╭─ Material provided

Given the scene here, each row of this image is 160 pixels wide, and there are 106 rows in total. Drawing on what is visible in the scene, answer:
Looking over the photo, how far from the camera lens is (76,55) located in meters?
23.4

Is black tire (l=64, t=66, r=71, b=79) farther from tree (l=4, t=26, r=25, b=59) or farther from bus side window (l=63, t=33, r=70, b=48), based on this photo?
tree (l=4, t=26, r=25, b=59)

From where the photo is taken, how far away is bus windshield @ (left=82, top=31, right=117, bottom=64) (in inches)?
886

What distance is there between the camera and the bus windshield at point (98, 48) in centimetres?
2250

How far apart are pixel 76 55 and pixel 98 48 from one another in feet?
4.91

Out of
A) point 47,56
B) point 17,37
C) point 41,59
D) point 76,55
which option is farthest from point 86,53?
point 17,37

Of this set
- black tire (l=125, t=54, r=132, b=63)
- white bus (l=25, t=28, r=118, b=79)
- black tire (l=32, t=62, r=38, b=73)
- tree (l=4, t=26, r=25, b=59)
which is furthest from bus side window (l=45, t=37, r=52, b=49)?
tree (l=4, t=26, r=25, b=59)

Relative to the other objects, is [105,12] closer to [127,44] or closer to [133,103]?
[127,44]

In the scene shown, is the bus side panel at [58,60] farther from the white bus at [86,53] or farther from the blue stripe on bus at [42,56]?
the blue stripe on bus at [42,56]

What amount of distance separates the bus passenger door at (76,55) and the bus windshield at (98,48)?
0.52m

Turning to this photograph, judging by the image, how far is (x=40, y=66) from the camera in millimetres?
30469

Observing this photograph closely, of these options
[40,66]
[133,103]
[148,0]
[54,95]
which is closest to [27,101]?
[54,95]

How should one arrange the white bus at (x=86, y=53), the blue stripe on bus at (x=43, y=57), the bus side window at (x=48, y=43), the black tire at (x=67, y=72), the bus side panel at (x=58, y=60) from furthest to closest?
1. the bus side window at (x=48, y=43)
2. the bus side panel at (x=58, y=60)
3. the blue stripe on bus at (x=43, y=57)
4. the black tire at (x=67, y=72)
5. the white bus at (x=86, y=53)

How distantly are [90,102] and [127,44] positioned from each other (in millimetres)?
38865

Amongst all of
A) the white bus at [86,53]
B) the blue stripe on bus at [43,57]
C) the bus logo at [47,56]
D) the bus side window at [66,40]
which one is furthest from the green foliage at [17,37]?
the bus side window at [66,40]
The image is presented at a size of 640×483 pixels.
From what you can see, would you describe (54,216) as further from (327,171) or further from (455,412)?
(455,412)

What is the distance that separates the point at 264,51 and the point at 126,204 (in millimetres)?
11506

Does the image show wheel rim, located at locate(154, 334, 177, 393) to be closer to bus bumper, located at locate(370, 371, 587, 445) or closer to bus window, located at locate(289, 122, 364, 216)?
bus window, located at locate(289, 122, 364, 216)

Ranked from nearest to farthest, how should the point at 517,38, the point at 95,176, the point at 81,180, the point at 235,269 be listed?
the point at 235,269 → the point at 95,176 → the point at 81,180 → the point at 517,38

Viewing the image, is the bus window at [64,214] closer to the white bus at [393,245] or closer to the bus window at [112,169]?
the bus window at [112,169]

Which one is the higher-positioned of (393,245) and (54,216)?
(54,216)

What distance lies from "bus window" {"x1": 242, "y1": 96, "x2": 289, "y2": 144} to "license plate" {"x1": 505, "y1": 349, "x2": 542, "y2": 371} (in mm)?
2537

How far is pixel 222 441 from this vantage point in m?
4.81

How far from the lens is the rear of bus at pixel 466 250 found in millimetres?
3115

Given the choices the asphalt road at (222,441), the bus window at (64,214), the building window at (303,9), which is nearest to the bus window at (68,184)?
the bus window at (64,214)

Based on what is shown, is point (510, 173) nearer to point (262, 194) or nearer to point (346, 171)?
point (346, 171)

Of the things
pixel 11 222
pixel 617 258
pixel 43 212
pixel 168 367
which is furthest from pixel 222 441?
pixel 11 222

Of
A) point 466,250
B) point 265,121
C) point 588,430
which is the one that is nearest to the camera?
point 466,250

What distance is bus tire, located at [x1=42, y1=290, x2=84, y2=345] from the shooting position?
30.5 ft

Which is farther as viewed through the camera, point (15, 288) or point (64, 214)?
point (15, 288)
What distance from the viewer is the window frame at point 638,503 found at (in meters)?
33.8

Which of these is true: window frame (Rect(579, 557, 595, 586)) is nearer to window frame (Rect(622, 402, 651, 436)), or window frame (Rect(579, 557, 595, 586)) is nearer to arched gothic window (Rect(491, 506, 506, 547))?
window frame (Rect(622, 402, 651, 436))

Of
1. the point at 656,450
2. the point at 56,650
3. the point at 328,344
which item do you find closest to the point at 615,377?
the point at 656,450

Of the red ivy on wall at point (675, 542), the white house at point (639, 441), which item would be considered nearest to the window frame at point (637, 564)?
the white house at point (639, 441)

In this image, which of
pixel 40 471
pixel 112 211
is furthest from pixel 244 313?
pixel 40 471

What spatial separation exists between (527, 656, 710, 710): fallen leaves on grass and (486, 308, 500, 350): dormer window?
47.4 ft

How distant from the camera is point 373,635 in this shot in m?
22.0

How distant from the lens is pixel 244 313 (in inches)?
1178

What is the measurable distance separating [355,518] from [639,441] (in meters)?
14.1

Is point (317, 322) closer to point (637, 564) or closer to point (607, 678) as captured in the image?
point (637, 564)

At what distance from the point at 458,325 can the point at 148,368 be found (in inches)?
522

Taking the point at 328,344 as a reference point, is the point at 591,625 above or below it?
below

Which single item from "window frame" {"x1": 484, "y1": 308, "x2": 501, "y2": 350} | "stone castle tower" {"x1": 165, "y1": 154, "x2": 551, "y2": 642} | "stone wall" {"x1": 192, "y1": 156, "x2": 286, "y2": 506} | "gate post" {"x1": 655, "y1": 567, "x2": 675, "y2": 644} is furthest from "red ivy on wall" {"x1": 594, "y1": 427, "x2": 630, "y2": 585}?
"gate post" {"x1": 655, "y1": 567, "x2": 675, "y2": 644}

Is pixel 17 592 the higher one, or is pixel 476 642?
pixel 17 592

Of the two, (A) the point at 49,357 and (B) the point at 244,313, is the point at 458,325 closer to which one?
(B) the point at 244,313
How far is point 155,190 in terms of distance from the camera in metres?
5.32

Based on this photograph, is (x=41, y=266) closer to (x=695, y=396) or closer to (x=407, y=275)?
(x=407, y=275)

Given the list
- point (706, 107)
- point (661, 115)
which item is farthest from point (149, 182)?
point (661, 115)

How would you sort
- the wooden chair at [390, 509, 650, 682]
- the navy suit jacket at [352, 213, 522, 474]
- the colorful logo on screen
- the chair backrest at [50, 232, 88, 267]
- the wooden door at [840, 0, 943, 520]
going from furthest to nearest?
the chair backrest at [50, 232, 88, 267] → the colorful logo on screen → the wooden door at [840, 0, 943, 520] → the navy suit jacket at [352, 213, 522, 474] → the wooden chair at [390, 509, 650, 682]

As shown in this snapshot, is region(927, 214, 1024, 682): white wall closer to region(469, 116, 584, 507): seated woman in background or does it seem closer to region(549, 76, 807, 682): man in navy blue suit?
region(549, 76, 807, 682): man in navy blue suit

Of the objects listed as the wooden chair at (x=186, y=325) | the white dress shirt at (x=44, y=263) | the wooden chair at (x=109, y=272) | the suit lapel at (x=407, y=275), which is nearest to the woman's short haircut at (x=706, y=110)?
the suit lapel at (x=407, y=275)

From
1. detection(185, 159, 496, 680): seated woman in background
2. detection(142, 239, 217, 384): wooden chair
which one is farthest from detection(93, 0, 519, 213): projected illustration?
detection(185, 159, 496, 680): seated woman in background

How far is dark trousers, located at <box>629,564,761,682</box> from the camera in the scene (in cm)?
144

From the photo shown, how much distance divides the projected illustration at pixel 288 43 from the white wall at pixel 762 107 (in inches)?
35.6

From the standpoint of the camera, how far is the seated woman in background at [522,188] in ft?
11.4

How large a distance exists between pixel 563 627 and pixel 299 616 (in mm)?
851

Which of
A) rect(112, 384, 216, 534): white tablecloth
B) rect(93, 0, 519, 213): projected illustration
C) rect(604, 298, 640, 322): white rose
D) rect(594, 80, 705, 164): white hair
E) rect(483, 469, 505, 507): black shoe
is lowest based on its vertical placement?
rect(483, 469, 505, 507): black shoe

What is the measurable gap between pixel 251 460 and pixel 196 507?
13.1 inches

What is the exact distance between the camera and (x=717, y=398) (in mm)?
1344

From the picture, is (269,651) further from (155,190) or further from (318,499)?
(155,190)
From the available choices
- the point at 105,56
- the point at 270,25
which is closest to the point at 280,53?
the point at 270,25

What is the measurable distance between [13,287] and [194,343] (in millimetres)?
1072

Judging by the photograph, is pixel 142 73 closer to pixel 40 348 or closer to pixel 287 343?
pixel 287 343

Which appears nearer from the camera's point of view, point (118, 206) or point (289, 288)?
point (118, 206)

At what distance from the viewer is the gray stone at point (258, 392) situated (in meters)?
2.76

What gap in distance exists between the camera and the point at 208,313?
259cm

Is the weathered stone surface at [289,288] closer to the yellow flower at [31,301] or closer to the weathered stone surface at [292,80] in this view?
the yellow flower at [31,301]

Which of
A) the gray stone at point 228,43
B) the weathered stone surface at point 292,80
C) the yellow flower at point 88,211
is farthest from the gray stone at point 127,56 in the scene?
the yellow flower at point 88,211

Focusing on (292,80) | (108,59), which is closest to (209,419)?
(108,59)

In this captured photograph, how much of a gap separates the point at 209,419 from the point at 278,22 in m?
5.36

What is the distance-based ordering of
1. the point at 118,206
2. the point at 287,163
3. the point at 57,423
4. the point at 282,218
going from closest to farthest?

╰─

To do:
Every line from the one containing "At what distance from the viewer" through the last line must be copied exactly; leave out the rest.

The solution:
At what distance from the viewer is the gray stone at point (258, 392) situated (in meters)?
2.76

What gap in distance exists between the camera and the point at 208,313?
259cm

Is the weathered stone surface at [289,288] closer to the yellow flower at [31,301] or closer to the weathered stone surface at [292,80] in this view?
the yellow flower at [31,301]

Which of
A) the gray stone at point 228,43
B) the weathered stone surface at point 292,80
C) the yellow flower at point 88,211
is farthest from the gray stone at point 127,56 in the scene?
the yellow flower at point 88,211

Focusing on (292,80) | (108,59), which is closest to (209,419)?
(108,59)

In this captured photograph, how much of a gap separates the point at 209,419 from the point at 278,22 in m?
5.36

What is the distance-based ordering of
1. the point at 118,206
2. the point at 287,163
3. the point at 57,423
4. the point at 282,218
going from closest to farthest?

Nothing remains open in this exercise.